April, 2003
Filmmaker Tom Gilroy is not entirely comfortable with the idea that an artist's primary role is to impart a set of values, but it's hard to believe he doesn't have a little bit of the humanist in him. As the man behind the film Spring Forward - a story about blue-collar men in a New England town who come together through “civility, community, and intelligence” - Gilroy encourages his audience to inhabit those values.

“We're all part of this big soup, and you're throwing in your flavor, and that's what we're here to do. I do think art is about propagating your values, and some of mine are about being as free as possible, to actualize yourself as much as possible, to try to benefit the community, and to have a sense of humor.” On April 3, 2003, MacDowell Downtown will showcase the work of Tom Gilroy by presenting the first segment of Spring Forward with a Q&A to follow.

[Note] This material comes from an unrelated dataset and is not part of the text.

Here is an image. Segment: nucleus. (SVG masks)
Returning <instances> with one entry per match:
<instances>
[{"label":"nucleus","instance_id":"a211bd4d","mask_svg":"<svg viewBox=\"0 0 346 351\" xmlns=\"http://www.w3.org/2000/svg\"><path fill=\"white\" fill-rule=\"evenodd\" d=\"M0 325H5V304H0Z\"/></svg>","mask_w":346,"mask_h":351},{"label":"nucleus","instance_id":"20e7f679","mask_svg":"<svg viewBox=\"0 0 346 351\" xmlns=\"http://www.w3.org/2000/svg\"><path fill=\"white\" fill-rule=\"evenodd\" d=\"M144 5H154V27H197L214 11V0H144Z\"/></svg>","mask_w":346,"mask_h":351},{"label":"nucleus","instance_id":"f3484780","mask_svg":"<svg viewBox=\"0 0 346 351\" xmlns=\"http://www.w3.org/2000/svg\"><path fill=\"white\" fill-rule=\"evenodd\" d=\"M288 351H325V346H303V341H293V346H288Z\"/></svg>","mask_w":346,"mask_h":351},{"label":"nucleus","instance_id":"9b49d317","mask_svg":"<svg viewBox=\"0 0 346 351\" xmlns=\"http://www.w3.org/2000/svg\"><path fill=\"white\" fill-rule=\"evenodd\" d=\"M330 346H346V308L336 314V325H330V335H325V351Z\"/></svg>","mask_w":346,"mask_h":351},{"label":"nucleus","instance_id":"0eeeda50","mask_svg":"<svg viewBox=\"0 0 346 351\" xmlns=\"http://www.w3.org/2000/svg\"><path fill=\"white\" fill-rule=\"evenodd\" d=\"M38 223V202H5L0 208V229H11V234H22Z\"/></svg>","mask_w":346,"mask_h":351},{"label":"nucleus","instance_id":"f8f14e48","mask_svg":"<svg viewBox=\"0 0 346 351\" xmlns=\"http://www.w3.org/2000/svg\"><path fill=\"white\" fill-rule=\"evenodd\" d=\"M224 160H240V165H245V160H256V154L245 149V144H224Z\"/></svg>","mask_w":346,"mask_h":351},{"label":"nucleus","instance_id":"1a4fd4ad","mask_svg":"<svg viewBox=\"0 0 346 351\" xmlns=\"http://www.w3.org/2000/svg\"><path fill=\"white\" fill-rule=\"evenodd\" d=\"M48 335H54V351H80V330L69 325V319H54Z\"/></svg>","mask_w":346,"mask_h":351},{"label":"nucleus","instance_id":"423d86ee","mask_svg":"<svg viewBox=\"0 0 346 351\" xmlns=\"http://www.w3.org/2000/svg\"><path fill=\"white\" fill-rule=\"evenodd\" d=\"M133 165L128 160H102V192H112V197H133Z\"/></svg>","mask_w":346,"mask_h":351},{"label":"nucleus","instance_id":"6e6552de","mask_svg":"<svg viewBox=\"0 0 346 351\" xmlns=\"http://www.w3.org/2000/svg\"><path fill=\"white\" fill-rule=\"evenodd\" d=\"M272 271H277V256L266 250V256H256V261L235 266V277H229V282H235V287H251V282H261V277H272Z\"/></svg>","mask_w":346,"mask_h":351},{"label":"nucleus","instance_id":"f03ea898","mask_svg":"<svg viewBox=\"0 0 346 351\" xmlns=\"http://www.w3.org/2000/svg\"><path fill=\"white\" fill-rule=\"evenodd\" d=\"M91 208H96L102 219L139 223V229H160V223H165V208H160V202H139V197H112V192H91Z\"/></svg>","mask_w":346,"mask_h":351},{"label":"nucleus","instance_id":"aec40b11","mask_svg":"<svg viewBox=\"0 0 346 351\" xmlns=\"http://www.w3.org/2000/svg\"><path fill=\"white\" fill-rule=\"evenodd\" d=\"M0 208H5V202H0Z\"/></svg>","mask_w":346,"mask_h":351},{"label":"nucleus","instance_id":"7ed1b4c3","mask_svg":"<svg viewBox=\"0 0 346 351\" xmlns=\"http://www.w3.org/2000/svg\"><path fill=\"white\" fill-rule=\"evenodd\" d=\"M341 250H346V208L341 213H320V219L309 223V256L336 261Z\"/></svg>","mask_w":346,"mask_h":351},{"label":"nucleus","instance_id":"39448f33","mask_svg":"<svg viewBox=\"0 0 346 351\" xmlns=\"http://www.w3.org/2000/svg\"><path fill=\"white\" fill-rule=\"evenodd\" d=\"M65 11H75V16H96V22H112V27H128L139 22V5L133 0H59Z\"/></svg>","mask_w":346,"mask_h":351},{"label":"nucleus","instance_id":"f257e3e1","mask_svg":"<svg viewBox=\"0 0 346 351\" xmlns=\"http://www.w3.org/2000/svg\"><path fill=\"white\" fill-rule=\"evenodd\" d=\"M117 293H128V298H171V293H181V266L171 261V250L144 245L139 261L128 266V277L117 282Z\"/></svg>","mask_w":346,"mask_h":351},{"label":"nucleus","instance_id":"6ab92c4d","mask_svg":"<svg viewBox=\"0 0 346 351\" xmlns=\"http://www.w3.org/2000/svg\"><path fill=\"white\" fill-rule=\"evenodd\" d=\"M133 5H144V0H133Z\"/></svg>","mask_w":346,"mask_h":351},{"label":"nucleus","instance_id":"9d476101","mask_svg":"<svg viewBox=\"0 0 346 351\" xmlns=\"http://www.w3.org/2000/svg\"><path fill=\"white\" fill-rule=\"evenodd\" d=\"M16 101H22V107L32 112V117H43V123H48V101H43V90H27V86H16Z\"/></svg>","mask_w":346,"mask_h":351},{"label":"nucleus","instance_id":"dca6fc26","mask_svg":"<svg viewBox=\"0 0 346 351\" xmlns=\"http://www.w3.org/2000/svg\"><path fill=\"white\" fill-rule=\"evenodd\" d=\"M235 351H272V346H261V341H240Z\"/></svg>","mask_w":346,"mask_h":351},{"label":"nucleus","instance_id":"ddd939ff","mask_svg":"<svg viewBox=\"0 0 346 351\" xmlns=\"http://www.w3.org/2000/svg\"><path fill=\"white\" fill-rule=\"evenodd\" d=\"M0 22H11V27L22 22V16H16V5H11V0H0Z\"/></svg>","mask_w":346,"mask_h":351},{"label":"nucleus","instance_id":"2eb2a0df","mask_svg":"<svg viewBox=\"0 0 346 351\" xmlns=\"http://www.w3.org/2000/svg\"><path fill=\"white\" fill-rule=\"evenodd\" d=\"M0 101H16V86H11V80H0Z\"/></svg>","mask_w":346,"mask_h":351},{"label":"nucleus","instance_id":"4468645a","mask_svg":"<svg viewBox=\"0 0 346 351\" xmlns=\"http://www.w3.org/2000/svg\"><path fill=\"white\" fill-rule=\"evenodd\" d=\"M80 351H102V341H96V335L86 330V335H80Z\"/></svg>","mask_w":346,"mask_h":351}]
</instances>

Gilroy, who is 42, has a restless energy, one that finds him pacing, sitting, and pumping his hands in one fluid motion. It's his kinetic, sometimes frenzied spirit that has also made him a triple-threat as an artist: Long before Spring Forward, his debut feature film, Gilroy wrote and acted on stage, television, and in film. In 1997, he even published a book about haiku poetry. “It's not about the discipline to me; it's about the story…how can I serve that story.”

Not surprisingly, it was storytelling that inspired Spring Forward. “When my mother got a lung transplant at Mass General, she went into a coma for ten days. It was me and my father living in a hotel room, only being allowed about ten minutes a day to visit her.” To fill the time, Gilroy and his dad would take walks around Boston and tell stories. But the stories weren't mere small talk. They uncovered generational values and ideologies that split the two men. In revealing the gaps between father and son, the stories began to offer a better understanding of where each literally and figuratively came from. “Sometimes we're lucky; at some point in life, the right person steps in,” says Gilroy.

Spring Forward describes a similar fortune. One of two main characters, Paul, played by Liev Schreiber, has just joined the parks department after serving time for a robbery; Murph, his older partner played by Ned Beatty, is about to retire. Told over the four seasons in long vignettes, the men seem to have entered each other's lives at a lucky juncture and connect in a way not often seen in “buddy” films. “I was pissed off as a writer about how male-bonding is depicted in film. It's either sports, misogyny, homophobia, or violence.” The notion that men can relate to each other without these may not sound radical until Gilroy inventories recent films with male protagonists. “Look at the stories we're telling: Kill the bad guy.”

It's reasonable to assume, then, that to change American culture it would be necessary to change its stories. For Gilroy, whose social conscience seems as active as his hands, that seems a probable mission, one that makes serving the story also about serving society. His father might agree. After all, he was the first to fund Spring Forward. Spring Forward, from which Tom Gilroy will show an excerpt, is rated R.